# Speed Up your ML training with Feature Selection using Swarm Optimizers

What if I told you, you could train your model 1000 times faster and maintain the same accuracy (slightly less or more at times) by simply dropping a few features from your dataset?

Interested? Read on!

## Defining the problem

Imagine you're working with a dataset with 10 features. Using all the 10 features, you're able to make accurate prediction 95% of times.

Now, let's assume your training algorithm has an N^3 complexity. 

Thus, to get a 95% accuracy, you'd be taking 1000 units of time to train.

Assuming that after feature selection, you are able to drop 6 features, and are able to still have a 95% accuracy with just 4 features, your training time comes down to 64 units of time. 

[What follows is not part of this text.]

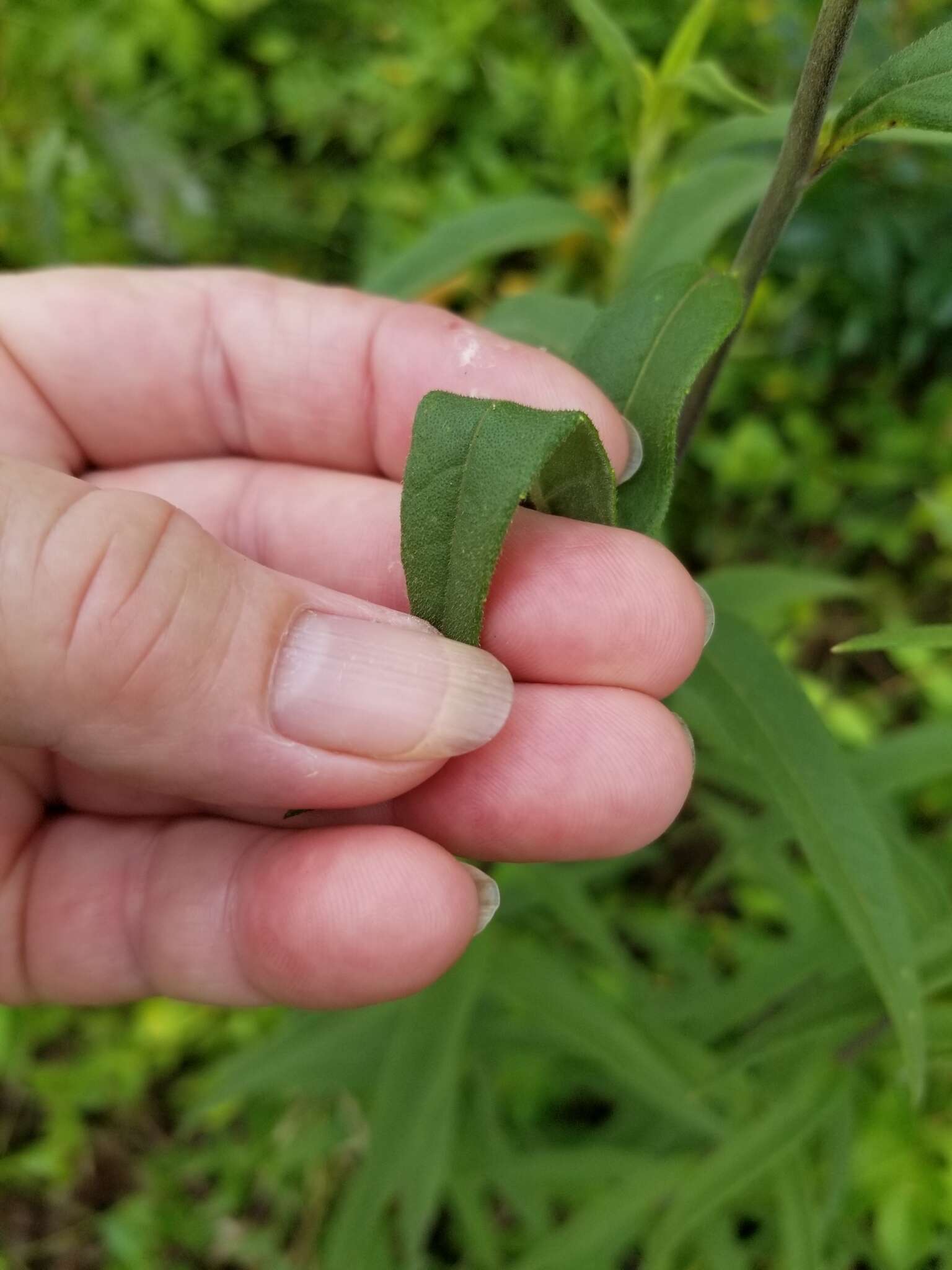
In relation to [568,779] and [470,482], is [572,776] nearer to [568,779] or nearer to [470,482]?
[568,779]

When I do the math, I love just spening 64 units of time (and computational effort) compared to a 1000 units.

tl;dr this is how feature selection works -

![](https://miro.medium.com/max/2400/1*68H8EsCwfqJNxzYdPYtEDw.png)

## Why Swarm Optimizers for Feature Selection?

Because they can solve your problem faster.

Swarm optimizers are a part of the **Heuristic Algorithms** family. A heuristic algorithm is one that is designed to solve a problem in a faster and more efficient fashion than traditional methods by sacrificing optimality, accuracy, precision, or completeness for speed. Heuristic algorithms often times used to solve NP-complete problems, a class of decision problems.

Swarm Intelligence systems employ large numbers of agents interacting locally with one another and the environment. Swarm intelligence refers to the collective behavior of decentralized systems and can be used to describe both natural and artificial systems. Specific algorithms for this class of system include the particle swarm optimization algorithm, the ant colony optimization algorithm, and artificial bee colony algorithm. Each of the previous algorithms was inspired by the natural, self-organized behavior of animals.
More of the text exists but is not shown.